▸ Job:
Print the records below word for word, but leave out the pictures.

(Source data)

^^^^^^^^^^^^^^^^

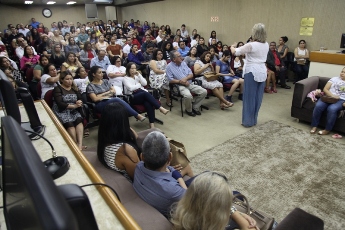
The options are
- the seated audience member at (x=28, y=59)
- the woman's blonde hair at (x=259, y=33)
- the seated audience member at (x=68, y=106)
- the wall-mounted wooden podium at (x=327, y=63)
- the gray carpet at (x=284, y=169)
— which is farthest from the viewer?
the seated audience member at (x=28, y=59)

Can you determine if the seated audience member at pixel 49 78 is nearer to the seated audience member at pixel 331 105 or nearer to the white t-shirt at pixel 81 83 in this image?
the white t-shirt at pixel 81 83

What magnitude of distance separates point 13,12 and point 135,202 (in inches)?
591

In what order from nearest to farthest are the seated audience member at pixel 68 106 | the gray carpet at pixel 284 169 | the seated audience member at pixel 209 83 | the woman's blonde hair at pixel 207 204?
the woman's blonde hair at pixel 207 204, the gray carpet at pixel 284 169, the seated audience member at pixel 68 106, the seated audience member at pixel 209 83

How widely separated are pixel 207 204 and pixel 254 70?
2.83 metres

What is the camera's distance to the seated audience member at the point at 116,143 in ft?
5.86

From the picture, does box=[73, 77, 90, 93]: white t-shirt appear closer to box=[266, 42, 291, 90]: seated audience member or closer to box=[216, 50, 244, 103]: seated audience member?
box=[216, 50, 244, 103]: seated audience member

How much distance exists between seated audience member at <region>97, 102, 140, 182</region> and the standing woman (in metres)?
2.09

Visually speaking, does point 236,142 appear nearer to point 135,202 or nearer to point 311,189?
point 311,189

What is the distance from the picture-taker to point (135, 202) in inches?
57.1

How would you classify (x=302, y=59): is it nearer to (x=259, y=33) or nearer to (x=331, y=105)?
(x=331, y=105)

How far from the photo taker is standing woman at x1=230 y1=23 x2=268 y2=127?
11.0 feet

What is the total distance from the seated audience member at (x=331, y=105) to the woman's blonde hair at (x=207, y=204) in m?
2.98

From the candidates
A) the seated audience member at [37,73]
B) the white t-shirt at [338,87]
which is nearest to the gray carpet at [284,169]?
the white t-shirt at [338,87]

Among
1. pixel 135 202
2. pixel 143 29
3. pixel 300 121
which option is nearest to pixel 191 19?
pixel 143 29
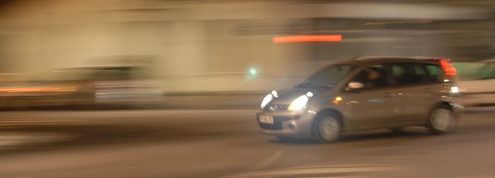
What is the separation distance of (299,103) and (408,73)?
2261mm

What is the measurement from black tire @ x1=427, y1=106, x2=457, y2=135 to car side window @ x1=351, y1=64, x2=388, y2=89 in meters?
1.28

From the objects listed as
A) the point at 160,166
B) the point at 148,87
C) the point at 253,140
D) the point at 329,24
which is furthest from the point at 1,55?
the point at 160,166

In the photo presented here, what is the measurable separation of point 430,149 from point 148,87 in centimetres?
1137

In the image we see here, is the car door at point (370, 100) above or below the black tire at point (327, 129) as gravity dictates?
above

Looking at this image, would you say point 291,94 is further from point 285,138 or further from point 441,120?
point 441,120

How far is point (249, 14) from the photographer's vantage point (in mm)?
24875

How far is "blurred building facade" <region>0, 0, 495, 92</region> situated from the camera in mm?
24781

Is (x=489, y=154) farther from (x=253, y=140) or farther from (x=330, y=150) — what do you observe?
(x=253, y=140)

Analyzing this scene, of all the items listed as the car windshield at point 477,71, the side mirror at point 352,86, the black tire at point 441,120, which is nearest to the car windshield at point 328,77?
the side mirror at point 352,86

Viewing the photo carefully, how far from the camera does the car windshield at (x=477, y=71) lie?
16812mm

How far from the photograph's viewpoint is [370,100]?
11.1 metres

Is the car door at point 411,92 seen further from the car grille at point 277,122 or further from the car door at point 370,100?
the car grille at point 277,122

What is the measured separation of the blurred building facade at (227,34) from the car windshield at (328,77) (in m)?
12.7

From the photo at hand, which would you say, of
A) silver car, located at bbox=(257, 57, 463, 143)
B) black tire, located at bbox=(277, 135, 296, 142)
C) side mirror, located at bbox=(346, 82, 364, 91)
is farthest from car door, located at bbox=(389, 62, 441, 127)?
black tire, located at bbox=(277, 135, 296, 142)
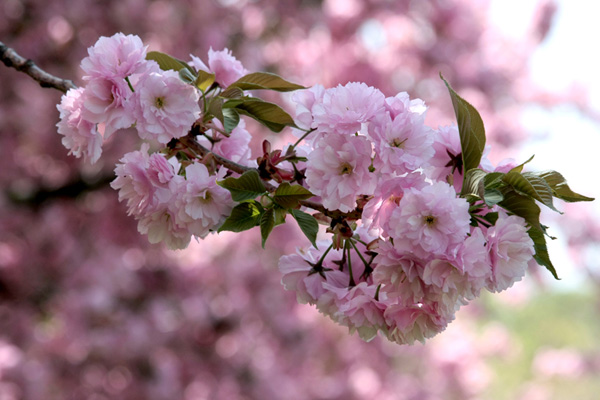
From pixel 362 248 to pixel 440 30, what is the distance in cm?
370

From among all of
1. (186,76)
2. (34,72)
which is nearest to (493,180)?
(186,76)

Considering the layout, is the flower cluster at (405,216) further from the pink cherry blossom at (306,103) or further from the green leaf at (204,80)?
the green leaf at (204,80)

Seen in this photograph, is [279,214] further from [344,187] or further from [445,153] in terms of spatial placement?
[445,153]

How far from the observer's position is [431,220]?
54 cm

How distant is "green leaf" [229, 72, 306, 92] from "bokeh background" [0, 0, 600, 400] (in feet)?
7.59

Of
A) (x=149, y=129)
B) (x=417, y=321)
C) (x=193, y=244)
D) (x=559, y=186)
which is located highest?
(x=149, y=129)

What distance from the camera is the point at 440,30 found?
405cm

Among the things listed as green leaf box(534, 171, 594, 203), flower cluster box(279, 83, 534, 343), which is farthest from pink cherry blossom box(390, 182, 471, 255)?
green leaf box(534, 171, 594, 203)

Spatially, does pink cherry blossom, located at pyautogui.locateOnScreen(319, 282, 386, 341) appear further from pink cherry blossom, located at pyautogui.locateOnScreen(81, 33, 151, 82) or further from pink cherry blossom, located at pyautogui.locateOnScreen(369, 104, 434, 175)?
pink cherry blossom, located at pyautogui.locateOnScreen(81, 33, 151, 82)

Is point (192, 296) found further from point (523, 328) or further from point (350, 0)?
point (523, 328)

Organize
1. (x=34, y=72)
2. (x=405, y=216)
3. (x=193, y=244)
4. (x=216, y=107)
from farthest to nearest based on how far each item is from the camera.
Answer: (x=193, y=244)
(x=34, y=72)
(x=216, y=107)
(x=405, y=216)

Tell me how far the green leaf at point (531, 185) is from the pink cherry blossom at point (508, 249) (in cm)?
3

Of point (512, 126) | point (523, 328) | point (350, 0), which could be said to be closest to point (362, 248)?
point (350, 0)

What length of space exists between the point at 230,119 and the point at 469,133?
0.26 meters
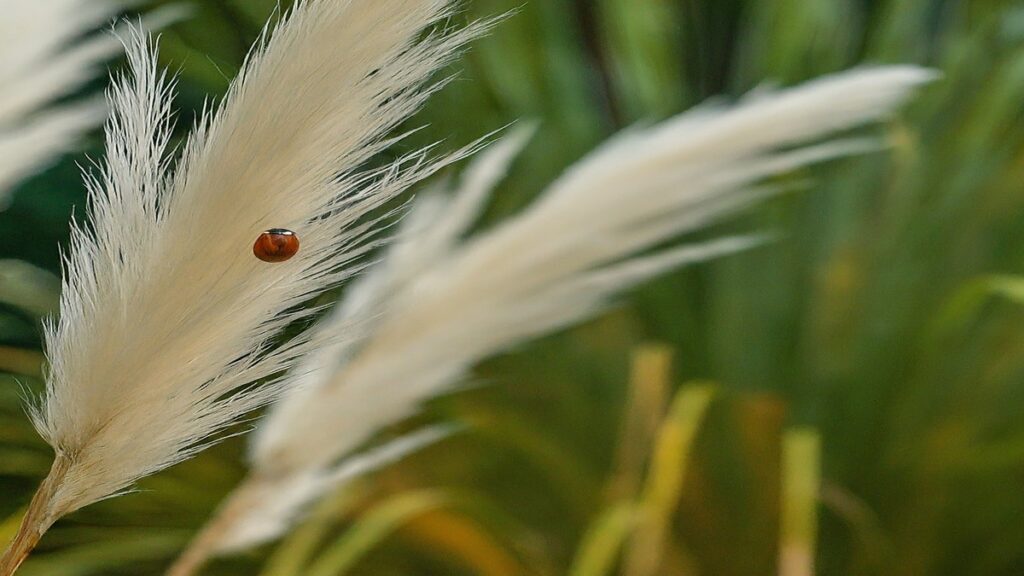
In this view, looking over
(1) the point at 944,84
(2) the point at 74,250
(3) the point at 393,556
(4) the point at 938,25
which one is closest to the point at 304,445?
(2) the point at 74,250

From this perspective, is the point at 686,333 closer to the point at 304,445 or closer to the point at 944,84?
the point at 944,84

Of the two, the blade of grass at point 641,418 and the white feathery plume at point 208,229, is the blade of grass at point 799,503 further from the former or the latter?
the white feathery plume at point 208,229

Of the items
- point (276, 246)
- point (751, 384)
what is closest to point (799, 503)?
point (751, 384)

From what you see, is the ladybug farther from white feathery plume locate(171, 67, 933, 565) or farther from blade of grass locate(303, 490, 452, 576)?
blade of grass locate(303, 490, 452, 576)

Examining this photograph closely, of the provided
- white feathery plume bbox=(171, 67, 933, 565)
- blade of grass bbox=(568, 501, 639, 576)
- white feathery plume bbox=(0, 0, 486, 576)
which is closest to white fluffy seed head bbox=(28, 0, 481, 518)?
white feathery plume bbox=(0, 0, 486, 576)

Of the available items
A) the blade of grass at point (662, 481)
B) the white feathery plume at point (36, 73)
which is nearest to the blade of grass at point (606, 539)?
the blade of grass at point (662, 481)
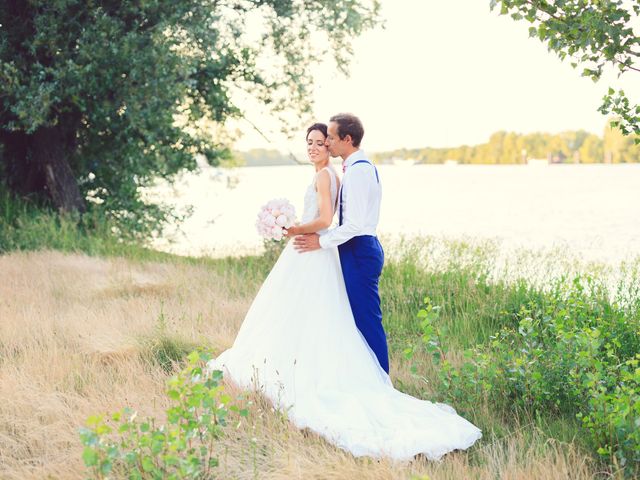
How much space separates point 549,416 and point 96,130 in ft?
40.0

^^^^^^^^^^^^^^^^

▸ Response to the exercise:
The options are
- the seated audience member at (x=28, y=59)
- the woman's blonde hair at (x=259, y=33)
- the seated audience member at (x=68, y=106)
- the wall-mounted wooden podium at (x=327, y=63)
- the gray carpet at (x=284, y=169)
— which is farthest from the viewer?
the seated audience member at (x=28, y=59)

Can you determine if the seated audience member at pixel 49 78 is nearer to the seated audience member at pixel 331 105 or nearer to the white t-shirt at pixel 81 83 in this image?
the white t-shirt at pixel 81 83

What magnitude of distance separates point 13,12 and point 135,202 (in inches)?
591

In what order from nearest to farthest are the seated audience member at pixel 68 106 | the gray carpet at pixel 284 169 | the seated audience member at pixel 209 83 | the woman's blonde hair at pixel 207 204?
the woman's blonde hair at pixel 207 204, the gray carpet at pixel 284 169, the seated audience member at pixel 68 106, the seated audience member at pixel 209 83

How widely separated are pixel 207 204 and pixel 254 70?
2.83 metres

What is the camera's distance to the seated audience member at the point at 116,143 in ft?
5.86

From the picture, does box=[73, 77, 90, 93]: white t-shirt appear closer to box=[266, 42, 291, 90]: seated audience member or closer to box=[216, 50, 244, 103]: seated audience member?
box=[216, 50, 244, 103]: seated audience member

How much distance exists between seated audience member at <region>97, 102, 140, 182</region> and the standing woman (in metres)?
2.09

Visually speaking, does point 236,142 appear nearer to point 135,202 or nearer to point 311,189?
point 311,189

What is the distance from the picture-taker to point (135, 202) in inches?
57.1

How would you classify (x=302, y=59): is it nearer to (x=259, y=33) or nearer to (x=331, y=105)?
(x=331, y=105)

How far from the photo taker is standing woman at x1=230 y1=23 x2=268 y2=127?
11.0 feet

What is the total distance from the seated audience member at (x=331, y=105) to the woman's blonde hair at (x=207, y=204) in m?
2.98

From the candidates
A) the seated audience member at [37,73]
B) the white t-shirt at [338,87]
which is nearest to the gray carpet at [284,169]?
the white t-shirt at [338,87]

Among
1. pixel 135 202
2. pixel 143 29
3. pixel 300 121
which option is nearest to pixel 191 19?
pixel 143 29
What is the separation distance of (299,103) and (408,73)?
2261mm

What is the measurement from black tire @ x1=427, y1=106, x2=457, y2=135 to car side window @ x1=351, y1=64, x2=388, y2=89 in meters?
1.28

From the objects listed as
A) the point at 160,166
B) the point at 148,87
C) the point at 253,140
D) the point at 329,24
which is furthest from the point at 1,55?
the point at 160,166

In the photo presented here, what is the measurable separation of point 430,149 from point 148,87 in centimetres?
1137

In the image we see here, is the car door at point (370, 100) above or below the black tire at point (327, 129) as gravity dictates?
above

Looking at this image, would you say point 291,94 is further from point 285,138 or further from point 441,120?
point 441,120

How far is point (249, 14) from the photographer's vantage point (in mm)?
24875

How far is "blurred building facade" <region>0, 0, 495, 92</region> situated from the camera in mm?
24781

Is (x=489, y=154) farther from (x=253, y=140) or farther from (x=330, y=150) — what do you observe?
(x=253, y=140)

Analyzing this scene, of all the items listed as the car windshield at point 477,71, the side mirror at point 352,86, the black tire at point 441,120, which is nearest to the car windshield at point 328,77?
the side mirror at point 352,86

Viewing the photo carefully, how far from the camera does the car windshield at (x=477, y=71) lie?
16812mm

How far from the photograph's viewpoint is [370,100]?
11.1 metres

Is the car door at point 411,92 seen further from the car grille at point 277,122 or further from the car door at point 370,100?
the car grille at point 277,122

What is the measured separation of the blurred building facade at (227,34) from the car windshield at (328,77) (in m)?
12.7

From the photo at hand, which would you say, of
A) silver car, located at bbox=(257, 57, 463, 143)
B) black tire, located at bbox=(277, 135, 296, 142)
C) side mirror, located at bbox=(346, 82, 364, 91)
is farthest from car door, located at bbox=(389, 62, 441, 127)?
black tire, located at bbox=(277, 135, 296, 142)
From pixel 362 248 to pixel 440 30, what is the distance in cm?
370

From among all of
1. (186,76)
2. (34,72)
which is nearest to (493,180)?
(186,76)

Considering the layout, is the flower cluster at (405,216) further from the pink cherry blossom at (306,103) or further from the green leaf at (204,80)?
the green leaf at (204,80)

Seen in this photograph, is [279,214] further from [344,187] or further from [445,153] in terms of spatial placement?
[445,153]

How far from the observer's position is [431,220]?
54 cm

How distant is "green leaf" [229, 72, 306, 92] from "bokeh background" [0, 0, 600, 400] (in feet)?
7.59

Of
A) (x=149, y=129)
B) (x=417, y=321)
C) (x=193, y=244)
D) (x=559, y=186)
which is located highest?
(x=149, y=129)

What distance from the camera is the point at 440,30 found?
405cm

Among the things listed as green leaf box(534, 171, 594, 203), flower cluster box(279, 83, 534, 343), which is farthest from pink cherry blossom box(390, 182, 471, 255)?
green leaf box(534, 171, 594, 203)

Spatially, does pink cherry blossom, located at pyautogui.locateOnScreen(319, 282, 386, 341) appear further from pink cherry blossom, located at pyautogui.locateOnScreen(81, 33, 151, 82) or further from pink cherry blossom, located at pyautogui.locateOnScreen(369, 104, 434, 175)?
pink cherry blossom, located at pyautogui.locateOnScreen(81, 33, 151, 82)

Is point (192, 296) found further from point (523, 328) or further from point (350, 0)?
point (523, 328)

Organize
1. (x=34, y=72)
2. (x=405, y=216)
3. (x=193, y=244)
4. (x=216, y=107)
from farthest to nearest based on how far each item is from the camera.
Answer: (x=193, y=244)
(x=34, y=72)
(x=216, y=107)
(x=405, y=216)

Tell me how far the green leaf at point (531, 185) is from the pink cherry blossom at point (508, 249) (in cm)?
3

Of point (512, 126) | point (523, 328) | point (350, 0), which could be said to be closest to point (362, 248)?
point (350, 0)

What length of space exists between the point at 230,119 and the point at 469,133?
0.26 meters
In this view, looking over
(1) the point at 944,84
(2) the point at 74,250
(3) the point at 393,556
(4) the point at 938,25
which one is closest to the point at 304,445?
(2) the point at 74,250

From this perspective, is the point at 686,333 closer to the point at 304,445 or closer to the point at 944,84?
the point at 944,84

Of the two, the blade of grass at point 641,418 and the white feathery plume at point 208,229, is the blade of grass at point 799,503 further from the former or the latter?
the white feathery plume at point 208,229

Of the items
- point (276, 246)
- point (751, 384)
what is closest to point (799, 503)?
point (751, 384)

From what you see, is the ladybug farther from white feathery plume locate(171, 67, 933, 565) or farther from blade of grass locate(303, 490, 452, 576)?
blade of grass locate(303, 490, 452, 576)

Examining this photograph closely, of the provided
- white feathery plume bbox=(171, 67, 933, 565)
- blade of grass bbox=(568, 501, 639, 576)
- white feathery plume bbox=(0, 0, 486, 576)
which is closest to white fluffy seed head bbox=(28, 0, 481, 518)?
white feathery plume bbox=(0, 0, 486, 576)

Of the available items
A) the blade of grass at point (662, 481)
B) the white feathery plume at point (36, 73)
which is nearest to the blade of grass at point (606, 539)?
the blade of grass at point (662, 481)
How much space separates point 549,416 and point 96,130 in ft?
40.0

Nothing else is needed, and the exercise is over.